Levity

Victoria Coren-Mitchell (I think) once said that in her family it was considered the height of bad manners not to make a joke out of everything. Or maybe it was not to make light of everything. I feel similarly, although I’m not sure where this comes from. My parents, despite having good senses of humour, take life rather seriously.

Ms. Coren-Mitchell probably meant you shouldn’t burden others, but levity and irony can also shield you from the world. If you’re not serious about something, you don’t have to own it. You can instantly jettison your attitude and opinions if they become a liability, attracting disdain or disapproval. Or ridicule. Sincerity is horribly exposing.

But it’s also grounding. Too much levity leaves you rootless, unmoored, scudding across the landscape like an untethered party balloon in a gale. Levity discourages a sincere and focused engagement with your own experience of the world. It seems to foster a frantic and distracted sense of unreality.

For a long time, I approached my anorexia with a sense of its unrealness. I truly felt that I must be pretending, like an attention-seeking teenager, like I was clowning around, only more pernicious.

My condition seemed laughable. Because I could stop it whenever I wanted, right? I knew how to eat. In fact, I was too good at it! I loved food! Too much. I was always teetering on the brink of going on a massive binge. That was the problem. My thinness and restraint were only temporary. Modern society is besieged by processed comfort food; most people are overweight (probably). It was only a matter of time until my resolve weakened and I collapsed into a defeated obesity.

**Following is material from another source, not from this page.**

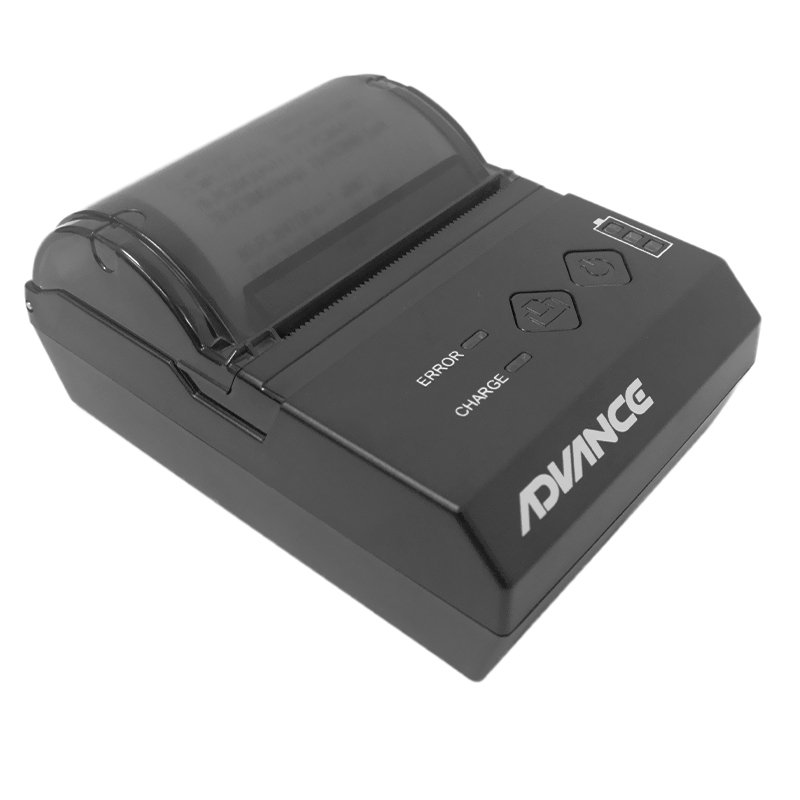 pradv7011n Impresora termica Inalámbrica Advance ADV-7011, velocidad de impresion 90 mm/seg - Imagen 1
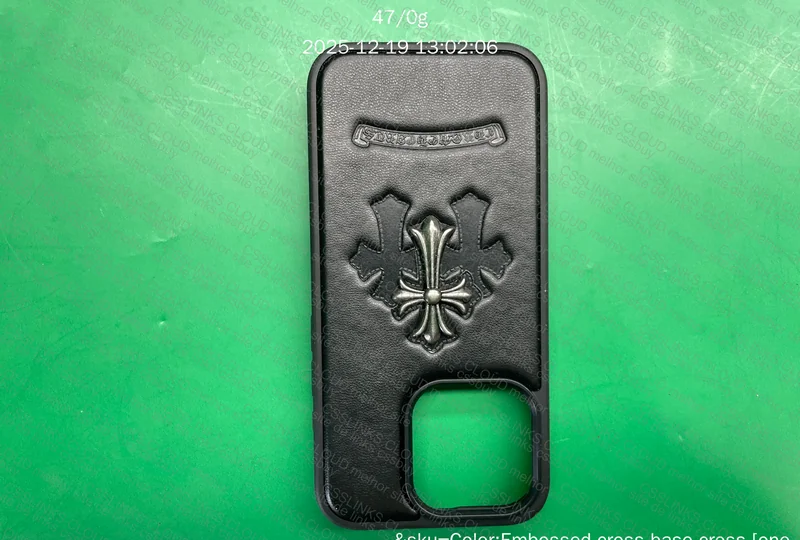 iPhone Chrome Hearts Cover 3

When I had to admit to it, I’d say, “I’ve been diagnosed with Anorexia”, blaming others for the diagnosis. I should have said, “Apparently, I’ve got “Anorexia”!”, making speech marks with my fingers, snorting with derision and rolling my eyes, “Jeez-Louise! What’ll they come up with next, eh?”

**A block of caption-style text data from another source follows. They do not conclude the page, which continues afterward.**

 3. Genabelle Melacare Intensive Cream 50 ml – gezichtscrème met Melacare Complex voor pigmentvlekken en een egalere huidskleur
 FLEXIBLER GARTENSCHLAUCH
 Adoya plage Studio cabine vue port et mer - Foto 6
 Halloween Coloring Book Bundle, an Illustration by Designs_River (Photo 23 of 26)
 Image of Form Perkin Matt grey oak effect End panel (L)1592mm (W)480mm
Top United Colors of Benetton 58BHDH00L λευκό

I was horrified by the idea of taking an honest look at myself, and objectively explaining my thoughts and behaviours. I approached therapy with an unshakable assumption that I was a charlatan, that to tell the truth, rather than second-guessing what people want to hear and then saying it, was to admit to the shallow, attention-seeking falsity of my condition because, beneath the surface, I was just needy and self-obsessed.

What correlates, in my head, are ideas of not taking things seriously, not deserving to be taken seriously, of pretension, surface and hollowness, falsity and emptiness, insubstantiality and rootlessness and disappearance…

Anorexia, rather than therapy, is a comfort because it provides a tangible and undeniable demonstration of unwellness. It gives me character and (ironically) substance and purpose, and, if I’m genuinely starving myself to death, no one can deny that I’m actually, truthfully, messed up. (Romeo and Juliet, again.)